START Excerpted passage

Britain observed yesterday the 75th anniversary of the defeat of Japan in World War II, with many events held online due to the coronavirus pandemic.
Victory in Japan (VJ) Day marks 75 years since Japan surrendered to the Allied forces, ending hostilities.
A formal surrender ceremony was held on September 2 on board the USS Missouri in Tokyo Bay.
Fighting in the Asia-Pacific had continued for several months after the defeat of Nazi Germany – Japan’s ally – in May 1945.
Prince Charles, heir to the British throne, and his wife, Camilla, attended a VJ Day national service of remembrance at the National Memorial Arboretum.
The royal couple led a national two-minute silence, and reviewed a fly-past by the Battle of Britain Memorial Flight.
They also laid wreaths at the Kwai Railway Memorial, with some war veterans and their relatives watching from a safe distance.

END Excerpted passage
START Recorded data

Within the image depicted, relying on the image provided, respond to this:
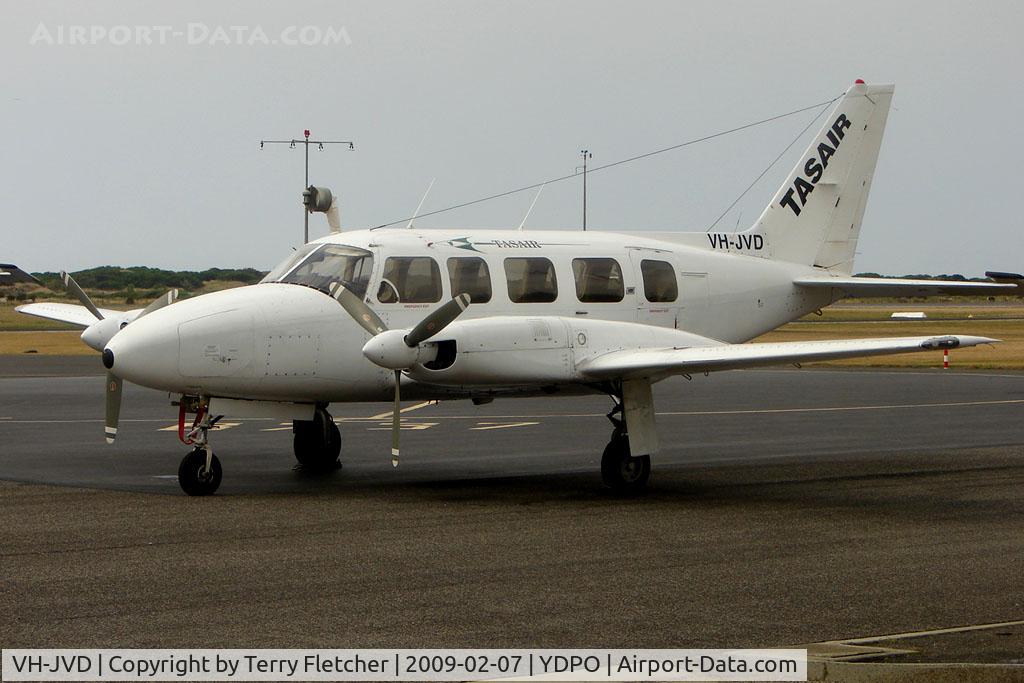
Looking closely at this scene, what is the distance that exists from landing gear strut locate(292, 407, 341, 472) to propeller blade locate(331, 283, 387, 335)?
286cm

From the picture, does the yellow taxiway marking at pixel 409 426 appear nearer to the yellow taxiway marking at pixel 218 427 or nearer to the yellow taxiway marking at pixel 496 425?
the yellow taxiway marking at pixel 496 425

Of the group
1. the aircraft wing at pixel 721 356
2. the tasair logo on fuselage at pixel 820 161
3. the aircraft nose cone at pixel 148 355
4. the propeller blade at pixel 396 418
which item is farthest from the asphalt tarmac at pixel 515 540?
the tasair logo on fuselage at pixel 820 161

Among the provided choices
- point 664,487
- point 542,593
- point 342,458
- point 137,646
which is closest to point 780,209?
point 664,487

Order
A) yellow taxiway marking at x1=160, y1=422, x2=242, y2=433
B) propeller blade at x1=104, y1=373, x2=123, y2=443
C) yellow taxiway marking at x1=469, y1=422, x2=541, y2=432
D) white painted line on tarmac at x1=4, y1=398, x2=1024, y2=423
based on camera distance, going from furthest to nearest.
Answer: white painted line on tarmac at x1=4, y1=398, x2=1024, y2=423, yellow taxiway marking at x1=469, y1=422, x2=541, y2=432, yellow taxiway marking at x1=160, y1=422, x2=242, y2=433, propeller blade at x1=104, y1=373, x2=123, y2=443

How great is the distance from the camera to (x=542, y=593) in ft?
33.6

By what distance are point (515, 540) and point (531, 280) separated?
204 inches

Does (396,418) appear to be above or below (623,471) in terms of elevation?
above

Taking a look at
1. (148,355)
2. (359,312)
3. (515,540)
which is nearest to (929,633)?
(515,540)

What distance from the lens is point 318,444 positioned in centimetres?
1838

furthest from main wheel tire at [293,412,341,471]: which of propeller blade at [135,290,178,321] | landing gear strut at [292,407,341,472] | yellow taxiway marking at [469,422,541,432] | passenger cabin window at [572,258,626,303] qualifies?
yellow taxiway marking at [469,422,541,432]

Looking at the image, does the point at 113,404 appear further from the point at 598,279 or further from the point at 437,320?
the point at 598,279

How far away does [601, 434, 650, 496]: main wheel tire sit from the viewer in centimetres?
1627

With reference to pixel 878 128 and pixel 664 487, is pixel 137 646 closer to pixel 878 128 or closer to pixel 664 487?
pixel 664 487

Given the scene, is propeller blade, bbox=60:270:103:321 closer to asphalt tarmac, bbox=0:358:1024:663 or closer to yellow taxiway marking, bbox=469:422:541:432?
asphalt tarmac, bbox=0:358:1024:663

END Recorded data

▶ Work instructions:
- A) According to the VJ Day article, where was the formal surrender ceremony held?
- B) Carry on the VJ Day article past its final sentence, keeping its news-report style.

▶ Your written answers:
- A) On board the USS Missouri in Tokyo Bay.

- B)
Prime Minister Boris Johnson was also present.
An estimated 50,000 British and Commonwealth service personnel died in the war against Japan.
Celebrations of the 75th anniversary include a fly-past by jets from Britain’s Red Arrows air force display team.
Philip, 99, was present in Tokyo Bay in 1945.
Fighting in Europe ended in May 1945.
This is commemorated on May 8, Victory in Europe (VE) Day, although this year, many VE Day events across Europe were cancelled due to the pandemic.